One of the first steps in implementing the Observatory is the establishment of a regional reference information system (RRIS) as the platform that the Observatory will use to facilitate management of data and information. During the recent Gulf and Caribbean Fisheries Institute (GCFI) Conference in Barbados, the RRIS and its associated tools were presented at a lunch-time event on November 4, providing an opportunity for participants to discuss, in the context of the Caribbean, the relevance of the tools presented, suggest improvements on the design of the RRIS, and identify opportunities for real-life testing/application of the proposed tools.

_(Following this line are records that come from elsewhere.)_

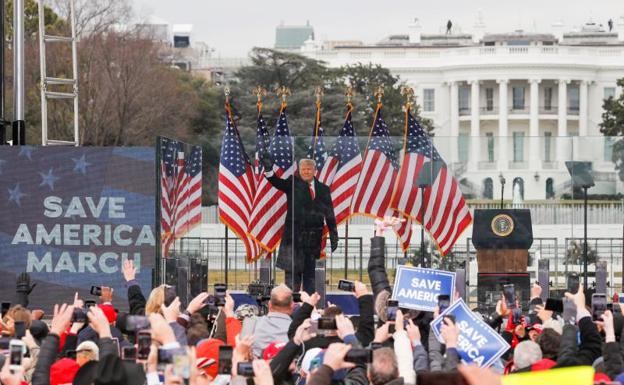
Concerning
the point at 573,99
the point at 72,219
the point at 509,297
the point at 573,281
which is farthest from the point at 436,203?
the point at 573,99

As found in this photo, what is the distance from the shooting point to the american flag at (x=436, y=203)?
23.5 meters

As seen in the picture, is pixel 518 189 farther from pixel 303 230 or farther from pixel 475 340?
pixel 475 340

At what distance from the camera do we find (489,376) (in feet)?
24.6

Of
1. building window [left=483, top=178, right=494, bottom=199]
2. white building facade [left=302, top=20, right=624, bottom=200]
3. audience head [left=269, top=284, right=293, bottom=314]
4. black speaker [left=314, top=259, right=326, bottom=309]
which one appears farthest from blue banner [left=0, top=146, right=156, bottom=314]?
white building facade [left=302, top=20, right=624, bottom=200]

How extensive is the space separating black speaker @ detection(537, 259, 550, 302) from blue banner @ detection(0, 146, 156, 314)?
459 cm

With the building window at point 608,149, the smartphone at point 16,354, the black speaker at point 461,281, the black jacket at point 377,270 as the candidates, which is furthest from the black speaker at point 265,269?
the smartphone at point 16,354

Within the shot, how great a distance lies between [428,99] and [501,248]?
368 ft

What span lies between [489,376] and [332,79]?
8491cm

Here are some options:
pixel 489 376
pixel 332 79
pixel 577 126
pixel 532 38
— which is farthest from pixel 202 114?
pixel 489 376

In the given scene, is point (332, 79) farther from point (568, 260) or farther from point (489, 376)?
point (489, 376)

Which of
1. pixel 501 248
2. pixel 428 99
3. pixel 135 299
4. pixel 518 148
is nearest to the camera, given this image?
pixel 135 299

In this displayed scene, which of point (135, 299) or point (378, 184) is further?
point (378, 184)

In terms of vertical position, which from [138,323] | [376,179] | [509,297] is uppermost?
[376,179]

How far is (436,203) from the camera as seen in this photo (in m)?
23.6
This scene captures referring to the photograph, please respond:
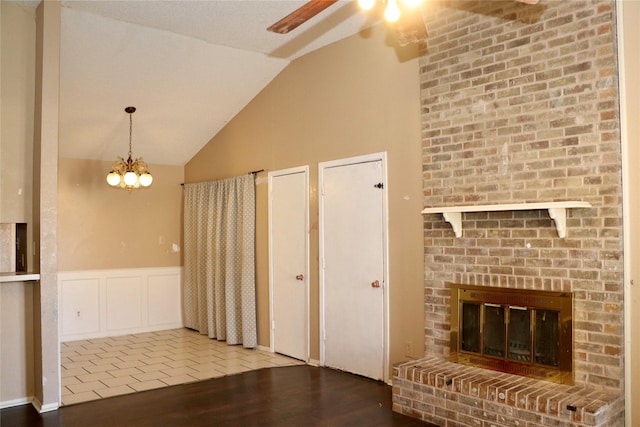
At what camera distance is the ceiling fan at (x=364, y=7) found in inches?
105

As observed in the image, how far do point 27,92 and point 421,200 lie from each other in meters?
3.43

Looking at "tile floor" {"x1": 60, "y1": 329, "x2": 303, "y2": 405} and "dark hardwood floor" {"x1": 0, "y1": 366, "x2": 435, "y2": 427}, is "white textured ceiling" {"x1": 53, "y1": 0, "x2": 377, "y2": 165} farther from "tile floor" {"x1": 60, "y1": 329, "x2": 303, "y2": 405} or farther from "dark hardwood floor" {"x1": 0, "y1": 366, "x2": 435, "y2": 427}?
"dark hardwood floor" {"x1": 0, "y1": 366, "x2": 435, "y2": 427}

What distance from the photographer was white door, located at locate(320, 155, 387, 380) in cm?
478

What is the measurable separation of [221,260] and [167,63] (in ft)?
8.33

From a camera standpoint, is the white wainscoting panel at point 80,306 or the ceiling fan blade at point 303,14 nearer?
the ceiling fan blade at point 303,14

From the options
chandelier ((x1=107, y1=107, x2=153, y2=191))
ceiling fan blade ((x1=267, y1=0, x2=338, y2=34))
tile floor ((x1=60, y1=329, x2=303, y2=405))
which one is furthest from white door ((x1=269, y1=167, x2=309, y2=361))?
ceiling fan blade ((x1=267, y1=0, x2=338, y2=34))

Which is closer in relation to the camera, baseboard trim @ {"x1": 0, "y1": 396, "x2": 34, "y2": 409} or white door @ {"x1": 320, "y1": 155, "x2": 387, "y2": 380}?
baseboard trim @ {"x1": 0, "y1": 396, "x2": 34, "y2": 409}

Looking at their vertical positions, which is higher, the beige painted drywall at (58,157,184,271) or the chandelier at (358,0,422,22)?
the chandelier at (358,0,422,22)

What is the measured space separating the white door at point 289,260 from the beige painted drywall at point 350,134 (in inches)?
4.9

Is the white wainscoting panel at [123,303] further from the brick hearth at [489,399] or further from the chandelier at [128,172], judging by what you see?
the brick hearth at [489,399]

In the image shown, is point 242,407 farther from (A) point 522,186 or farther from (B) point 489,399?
(A) point 522,186

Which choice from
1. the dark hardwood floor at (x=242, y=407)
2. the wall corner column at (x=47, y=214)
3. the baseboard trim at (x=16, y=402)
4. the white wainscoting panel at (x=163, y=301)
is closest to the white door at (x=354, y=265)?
the dark hardwood floor at (x=242, y=407)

Once fully functioning, the RRIS will form part of the interface of the regional Observatories to create a single interactive web-portal, giving access to all the information available in the different thematic areas. The RRIS will be accessible by all regional stakeholders, EU Member States, and other partners. Information on themes, including marine and terrestrial ecosystems, species and habitats, ecosystem services, pressures and threats, and management and governance, will include reference maps, indicators, and specific analyses, where relevant. Particular attention will be paid to the presentation of the indicators and the maps adapted to the needs of the partner for the production of the Country Environmental Profiles.

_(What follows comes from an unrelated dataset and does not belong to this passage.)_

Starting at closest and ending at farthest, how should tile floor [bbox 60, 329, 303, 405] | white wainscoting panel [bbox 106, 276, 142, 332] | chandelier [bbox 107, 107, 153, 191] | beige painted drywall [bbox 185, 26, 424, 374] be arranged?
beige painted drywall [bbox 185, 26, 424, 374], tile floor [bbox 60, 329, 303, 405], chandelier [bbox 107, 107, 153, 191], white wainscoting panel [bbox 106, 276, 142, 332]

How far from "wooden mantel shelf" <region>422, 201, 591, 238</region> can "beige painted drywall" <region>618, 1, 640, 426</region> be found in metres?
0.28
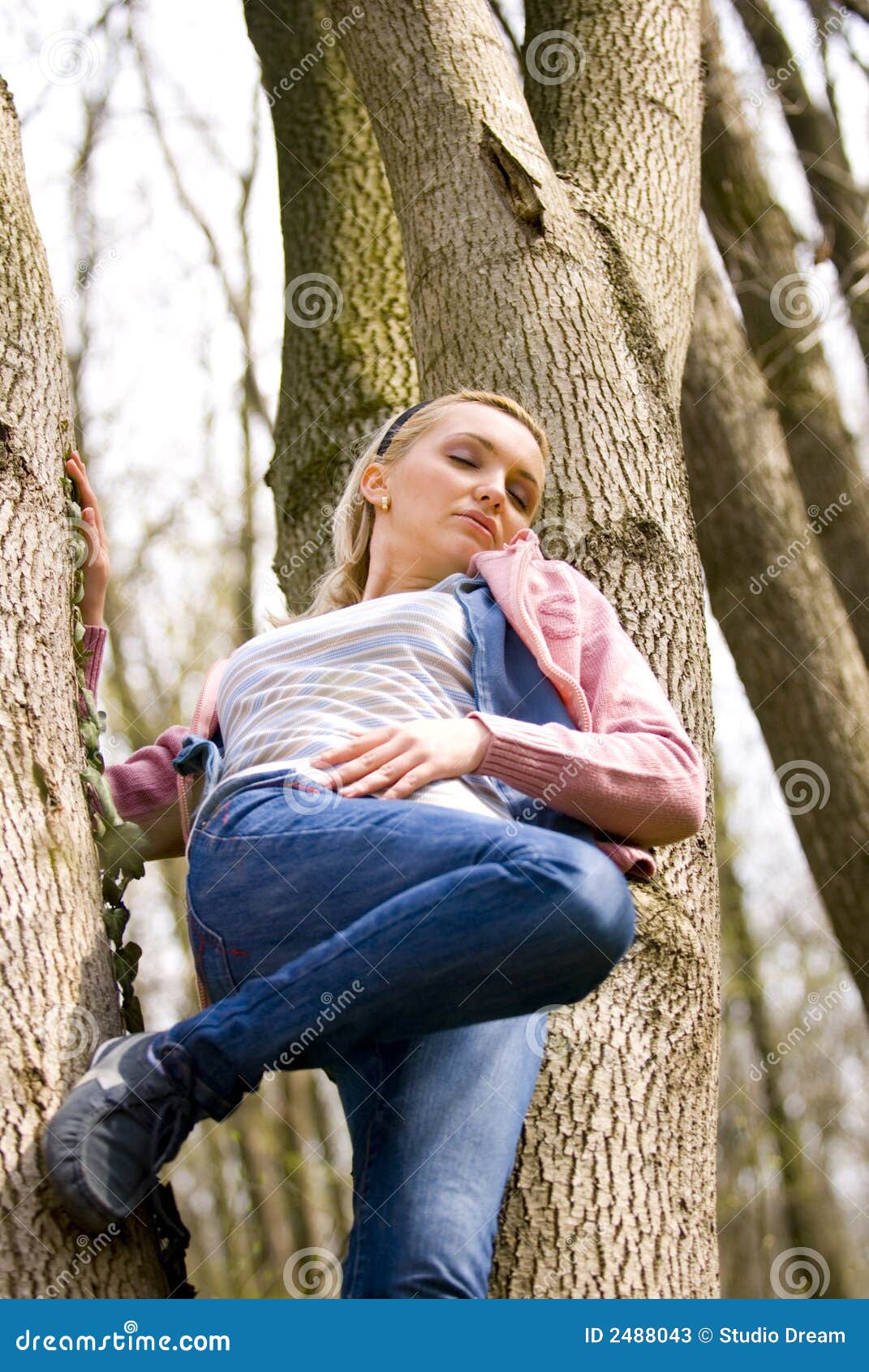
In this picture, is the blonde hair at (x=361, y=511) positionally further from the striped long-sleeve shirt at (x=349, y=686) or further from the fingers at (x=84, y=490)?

The BIOPAMA regional Observatories aim to provide a forward looking analysis of emerging complex development issues and inter-related scientific topics, such as the link between food security and other ecosystem services (carbon, biodiversity). The Observatories will also aim to improve collaboration between ACP stakeholders at the scientific level (universities, regional research centres), and political level (National services, Regional Economic Communities) through technology transfer, infrastructure strengthening and capacity-building activities.